Machine Learning Introduction: Supervised vs Unsupervised (Part 2)

In my previous blog post, I went over the basic fundamentals of supervised learning. As a reminder, supervised learning is a type of machine learning where the data points used have to have predefined explicit attributes. For this blog post, I want to focus on the second type of machine learning, unsupervised learning. The key distinction with unsupervised learning is that the data points used can be ambiguous with no predefined relationships.
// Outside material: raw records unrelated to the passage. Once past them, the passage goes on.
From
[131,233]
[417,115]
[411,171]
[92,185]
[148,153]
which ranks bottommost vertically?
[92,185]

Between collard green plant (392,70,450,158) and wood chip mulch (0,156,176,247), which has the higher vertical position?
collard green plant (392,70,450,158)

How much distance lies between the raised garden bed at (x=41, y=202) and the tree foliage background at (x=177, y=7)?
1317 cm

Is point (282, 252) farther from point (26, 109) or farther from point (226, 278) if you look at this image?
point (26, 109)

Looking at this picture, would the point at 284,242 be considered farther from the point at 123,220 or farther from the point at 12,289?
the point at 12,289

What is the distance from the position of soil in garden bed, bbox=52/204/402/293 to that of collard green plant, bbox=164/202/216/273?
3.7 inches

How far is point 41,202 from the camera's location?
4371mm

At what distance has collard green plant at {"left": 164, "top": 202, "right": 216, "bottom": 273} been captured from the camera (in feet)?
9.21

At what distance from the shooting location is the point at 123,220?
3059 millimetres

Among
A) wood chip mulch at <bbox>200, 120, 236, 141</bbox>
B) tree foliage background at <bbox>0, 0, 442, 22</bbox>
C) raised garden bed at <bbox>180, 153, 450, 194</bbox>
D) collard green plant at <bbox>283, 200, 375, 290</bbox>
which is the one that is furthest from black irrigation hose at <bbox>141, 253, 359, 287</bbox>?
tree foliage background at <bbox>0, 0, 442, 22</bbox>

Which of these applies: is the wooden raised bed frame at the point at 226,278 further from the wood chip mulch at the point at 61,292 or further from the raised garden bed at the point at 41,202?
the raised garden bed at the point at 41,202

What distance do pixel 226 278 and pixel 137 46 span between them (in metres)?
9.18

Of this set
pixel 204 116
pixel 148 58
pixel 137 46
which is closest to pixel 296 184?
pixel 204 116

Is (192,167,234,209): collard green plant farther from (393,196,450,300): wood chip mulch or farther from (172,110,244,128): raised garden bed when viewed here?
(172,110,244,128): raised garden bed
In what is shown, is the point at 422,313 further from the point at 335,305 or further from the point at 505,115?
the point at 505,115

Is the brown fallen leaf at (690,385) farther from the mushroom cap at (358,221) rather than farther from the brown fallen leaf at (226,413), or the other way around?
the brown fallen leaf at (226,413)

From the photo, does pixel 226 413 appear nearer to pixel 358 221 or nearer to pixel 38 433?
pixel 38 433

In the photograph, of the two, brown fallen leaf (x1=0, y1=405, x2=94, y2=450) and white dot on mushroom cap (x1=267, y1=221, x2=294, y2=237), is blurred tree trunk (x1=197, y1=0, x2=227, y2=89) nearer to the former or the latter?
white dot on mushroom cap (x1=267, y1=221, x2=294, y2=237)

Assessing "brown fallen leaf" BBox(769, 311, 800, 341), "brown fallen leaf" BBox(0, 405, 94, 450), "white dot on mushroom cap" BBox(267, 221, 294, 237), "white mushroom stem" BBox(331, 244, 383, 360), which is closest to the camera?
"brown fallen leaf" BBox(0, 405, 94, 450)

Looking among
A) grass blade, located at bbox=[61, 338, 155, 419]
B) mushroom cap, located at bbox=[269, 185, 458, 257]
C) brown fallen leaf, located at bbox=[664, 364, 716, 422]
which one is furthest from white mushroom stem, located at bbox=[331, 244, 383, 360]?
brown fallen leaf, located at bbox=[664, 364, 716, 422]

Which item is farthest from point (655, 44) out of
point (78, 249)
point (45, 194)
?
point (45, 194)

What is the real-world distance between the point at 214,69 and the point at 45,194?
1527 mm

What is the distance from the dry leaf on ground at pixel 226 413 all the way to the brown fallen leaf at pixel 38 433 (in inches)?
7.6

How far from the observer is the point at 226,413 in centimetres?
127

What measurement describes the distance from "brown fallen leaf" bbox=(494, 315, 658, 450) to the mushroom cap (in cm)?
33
Unsupervised Learning Overview

Unlike supervised learning, unsupervised learning develops insights with unlabeled data. As a result, there is no evaluation of the accuracy of the structure that is outputted by the relevant algorithm. An unsupervised learning algorithm analyzes a set of data, groups data points based on perceived similarities and derives conclusions from these similarities. A common example of an unsupervised learning problem is the cocktail party algorithm. Suppose you have two people at a cocktail party speaking over each other so that as a third party listener you cannot tell what each person is saying. To make the example even simpler, suppose on speaker is speaking in English and the other is speaking in Spanish or there is loud music playing in the background. A machine learning algorithm coined blind source separation can recognize different patterns for different sounds and separate the distinct sound sources. See this link for an example. And what is amazing is all of the code to implement the appropriate algorithm is written on one line!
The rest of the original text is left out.